Schematic of postoperative pain after major surgery in patients with optimized parenteral opioid analgesia. Top line is pain with cough; bottom line is pain at rest. VAS=visual analogue scale.
Clinically, our goal is to advance simple, safe, effective therapies that will greatly reduce postoperative pain. In the last 10 to 15 years, gabapentinoids and cyclooxygenase-2 inhibitors have been trialed extensively and regional anesthesia is advancing in acceptance [9] In general, we have had difficulty making major improvements in the overall treatment of clinical postoperative pain for the majority of patients.
Scientific Perspective
Currently, we recognize that the etiology and treatment of pain produced by surgery is different than other clinical pain conditions like rheumatoid arthritis, fibromyalgia, or acute herpes zoster [6; 23]. Many pain models may be useful for mechanistic studies but less valuable for developing novel targets to treat particular clinical pain conditions. In order to advance our treatment for acute postoperative pain, we must recognize, that many preclinical pain models, such as antigen-specific inflammation or receptor-specific, chemical stimuli (i.e., formalin or capsaicin), do not necessarily translate well to incisional pain mechanisms [15; 44; 46; 47].
Theoretically, if the etiology and pathophysiology of the clinical condition are mimicked by the experimental model, analgesic target discovery may be improved. A second goal for preclinical rodent pain research is to make the endpoints for nociceptive testing have proximate translatability to clinical pain and analgesia [34] Others have suggested that plasma levels of drugs for antinociception in animals and plasma concentrations for analgesia in human subjects be compared to improve the translatability of the models and the behavior in rodents [34]. Limitations of pain models and behaviors may be one of several factors contributing to our limited success in developing new treatments for acute postoperative pain [20; 32]
Because there has been a considerable debate regarding the clinical utility of rodent pain models, ourselves and others undertook studies on the etiology of nociception caused by incisions [2; 12; 21; 26; 28; 39] Perhaps improving our understanding of the mechanisms for postoperative pain could increase the chances of developing new treatments for patients.
It is our hope that research on incisional pain mechanisms and relating these preclinical results to patients symptoms has advanced our understanding of animal pain models, incision-induced pain-related behaviors in animal models, and postoperative pain mechanisms in patients. The long-term goal of postoperative pain research and acute incisional pain studies is for patients to undergo painless or nearly painless surgery.
Preclincal studies
Rat Plantar Incision
Several years ago, it was noted that few studies utilized incisions to understand mechanisms of pain caused by surgery. At the time of our model development, many pain behaviors utilized hindpaw injections into the glabrous skin and nociception was measured using behaviors associated with the hindpaw withdrawal [14]. We undertook experiments using hindpaw incision to utilize similar behaviors and to compare these responses to other models [5] Other preclinical surgical models were developed.
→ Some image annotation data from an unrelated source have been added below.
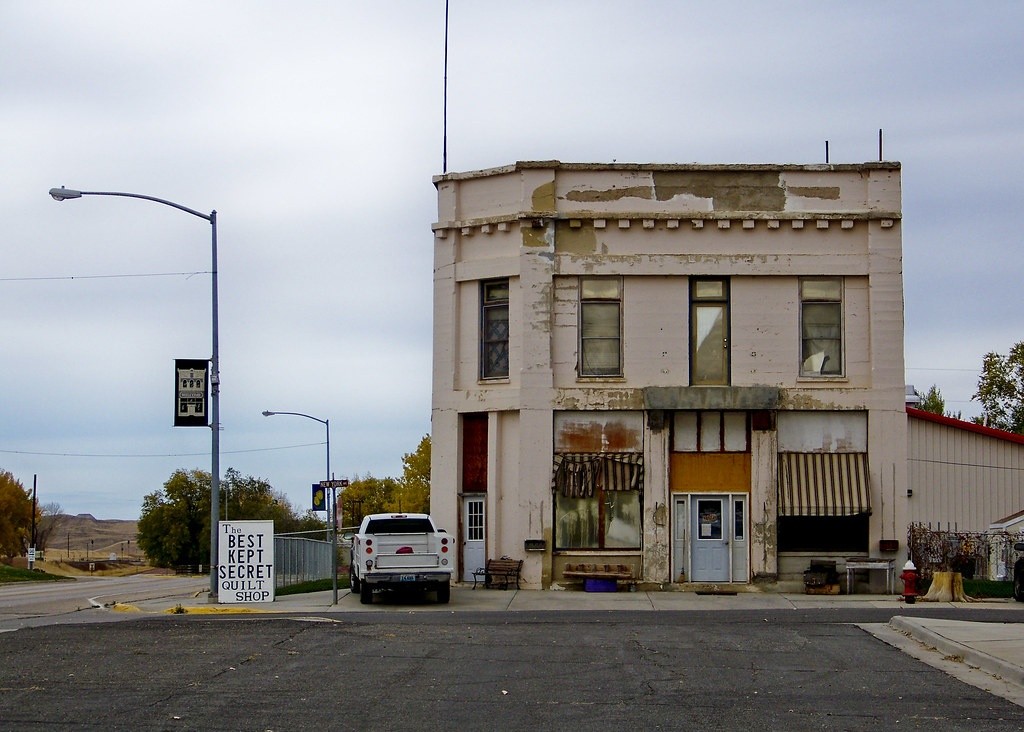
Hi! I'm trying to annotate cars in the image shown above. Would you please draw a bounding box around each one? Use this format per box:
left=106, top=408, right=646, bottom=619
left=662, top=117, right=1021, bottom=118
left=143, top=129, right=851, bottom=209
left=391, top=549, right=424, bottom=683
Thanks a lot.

For plantar incision, we use general anesthesia. The hindpaw is sterilized and the glabrous skin is incised usually through the skin and underlying plantar fascia, which are in close apposition in vivo (Fig. 1A–D). After incising to the fascia, an underlying flexor digitorum brevis muscle is encountered. This muscle contracts the lateral four digits of the hindpaw. This underlying flexor muscle is elevated, divided and retracted. Then the skin overlying the muscle is closed with sutures. The rat is allowed to recover from general anesthesia and pain behaviors can be tested as early as 1 hr after incision. In patients who undergo surgical procedures that access deep tissues, skin is incised and underlying muscles are divided and retracted so that inflamed organs or cancerous tumors can be removed. Therefore, the somatic injury after plantar incision has some similarities to the somatic injury of some patients undergoing surgery.
Evoked pain behaviors
A variety of pain-related, nociceptive behaviors can be measured after plantar incision [45] Reduced heat withdrawal latency is greatest the day of incision and sustained for approximately 5 days and is completely resolved by 7 to 10 days after the procedure. Withdrawal threshold to punctate monofilament application adjacent to the incision for mechanical testing is also markedly decreased and this response is sustained for 5 to 10 days. Both primary mechanical hyperalgesia and primary heat hyperalgesia are present in patients after surgery. Finally, other pain behaviors have been measured. These include Randall-Selitto mechanical withdrawal threshold [40], weight bearing [40] and secondary mechanical withdrawal threshold [45].
Guarding
Immediately after plantar incision, there is a small amount of spontaneous pain behavior, such as licking of the incised hindpaw. This usually resolves 30 min to 1 hour after emergence from anesthesia [5] We have observed that rats guard the incised hindpaw early in the postoperative period. We have measured nonevoked pain behavior using a cumulative pain score that examines the position in which both paws are placed on a plastic mesh floor. A cumulative pain score is obtained depending on the position in which the paw is observed during the majority of the 1 min scoring period over 1 hour. Guarding is increased after incision and gradually returns towards pre-incision values over the next 2 to 3 days. The rapid resolution of guarding pain after plantar incision, while a robust mechanical and heat hyperalgesia are still evident, suggests different mechanisms.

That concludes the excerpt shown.